Informally, a problem is in the class NPC-and we refer to it as being NP-complete-if it is in NP and is as "hard" as any problem in NP. We shall formally define what it means to be as hard as any problem in NP later in this chapter. In the meantime, we will state without proof that if any NP-complete problem can be solved in polynomial time, then every NP-complete problem has a polynomial-time algorithm. Most theoretical computer scientists believe that the NP-complete problems are intractable, since given the wide range of NP-complete problems that have been studied to date-without anyone having discovered a polynomial-time solution to any of them-it would be truly astounding if all of them could be solved in polynomial time. Yet, given the effort devoted thus far to proving that NP-complete problems are intractable-without a conclusive outcome-we cannot rule out the possibility that the NP-complete problems are in fact solvable in polynomial time.

Decision problems vs. optimization problems: Many problems of interest are optimization problems, in which each feasible (i.e., "legal") solution has an associated value, and we wish to find the feasible solution with the best value. For example, in a problem that we call SHORTEST-PATH, we are given an undirected graph G and vertices u and v, and we wish to find the path from u to v that uses the fewest edges. (In other words, SHORTEST-PATH is the single-pair shortest-path problem in an unweighted, undirected graph.) NP-completeness applies directly not to optimization problems, however, but to decision problems, in which the answer is simply "yes" or "no" (or, more formally, "1" or "0").

Although showing that a problem is NP-complete confines us to the realm of decision problems, there is a convenient relationship between optimization problems and decision problems. We usually can cast a given optimization problem as a related decision problem by imposing a bound on the value to be optimized. For SHORTEST-PATH, for example, a related decision problem, which we call PATH, is whether, given a directed graph G, vertices u and v, and an integer k, a path exists from u to v consisting of at most k edges.

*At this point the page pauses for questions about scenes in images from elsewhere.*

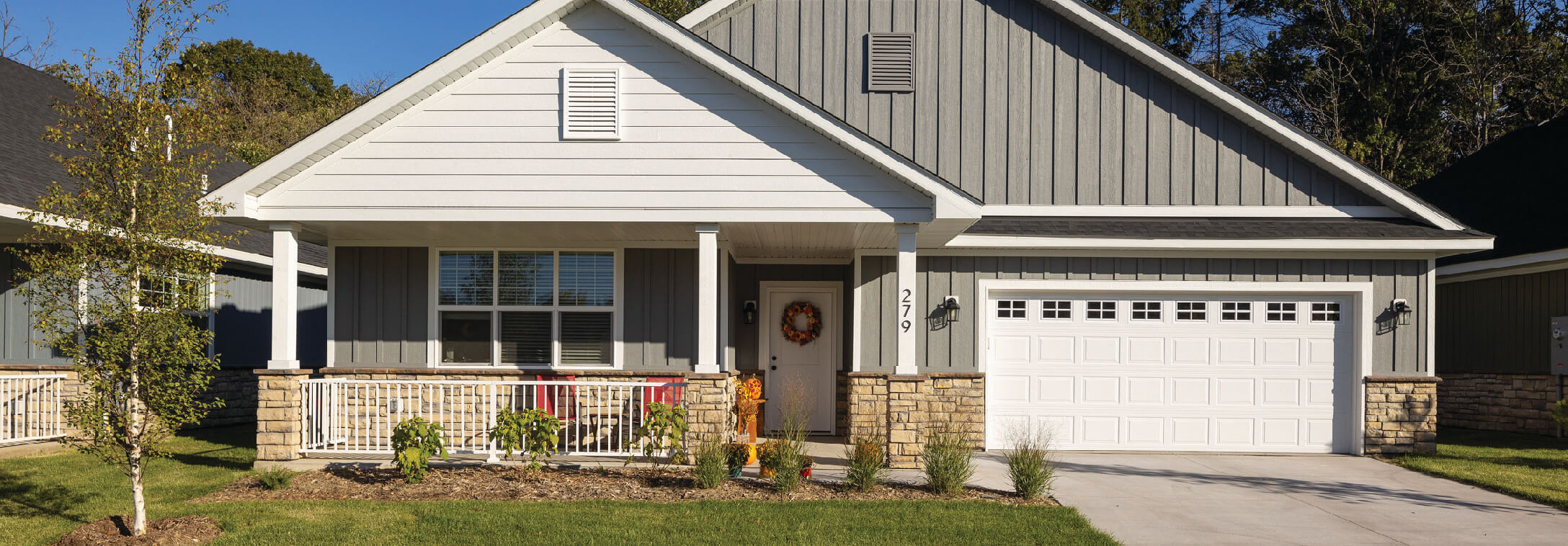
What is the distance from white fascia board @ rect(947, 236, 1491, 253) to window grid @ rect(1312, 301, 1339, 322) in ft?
2.41

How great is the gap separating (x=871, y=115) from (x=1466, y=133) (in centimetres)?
1812

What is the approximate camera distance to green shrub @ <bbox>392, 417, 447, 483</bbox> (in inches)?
322

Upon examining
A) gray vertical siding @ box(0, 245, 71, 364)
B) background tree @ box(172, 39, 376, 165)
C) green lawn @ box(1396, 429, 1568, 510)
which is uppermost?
background tree @ box(172, 39, 376, 165)

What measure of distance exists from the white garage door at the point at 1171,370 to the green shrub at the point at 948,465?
3.13 metres

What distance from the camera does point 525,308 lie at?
10.8 meters

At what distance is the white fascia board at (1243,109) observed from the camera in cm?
1109

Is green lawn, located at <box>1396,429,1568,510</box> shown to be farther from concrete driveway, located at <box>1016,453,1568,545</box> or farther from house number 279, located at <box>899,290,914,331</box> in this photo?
house number 279, located at <box>899,290,914,331</box>

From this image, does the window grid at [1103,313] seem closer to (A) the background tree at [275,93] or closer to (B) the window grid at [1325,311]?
(B) the window grid at [1325,311]

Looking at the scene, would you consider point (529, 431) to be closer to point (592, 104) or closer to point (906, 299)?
point (592, 104)

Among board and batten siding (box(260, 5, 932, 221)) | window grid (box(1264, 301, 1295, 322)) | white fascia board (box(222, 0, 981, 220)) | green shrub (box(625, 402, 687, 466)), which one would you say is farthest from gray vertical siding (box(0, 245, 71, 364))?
window grid (box(1264, 301, 1295, 322))

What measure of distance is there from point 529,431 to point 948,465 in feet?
11.8

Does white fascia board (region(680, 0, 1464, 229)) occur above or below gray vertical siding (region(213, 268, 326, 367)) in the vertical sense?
above

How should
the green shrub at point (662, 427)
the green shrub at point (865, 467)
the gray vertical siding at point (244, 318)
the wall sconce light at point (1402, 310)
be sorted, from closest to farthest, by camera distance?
the green shrub at point (865, 467) < the green shrub at point (662, 427) < the wall sconce light at point (1402, 310) < the gray vertical siding at point (244, 318)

The relationship between an optimization problem and its related decision problem works in our favor when we try to show that the optimization problem is "hard." That is because the decision problem is in a sense "easier," or at least "no harder." As a specific example, we can solve PATH by solving SHORTEST-PATH and then comparing the number of edges in the shortest path found to the value of the decision-problem parameter k. In other words, if an optimization problem is easy, its related decision problem is easy as well. Stated in a way that has more relevance to NP-completeness, if we can provide evidence that a decision problem is hard, we also provide evidence that its related optimization problem is hard. Thus, even though it restricts attention to decision problems, the theory of NP-completeness often has implications for optimization problems as well.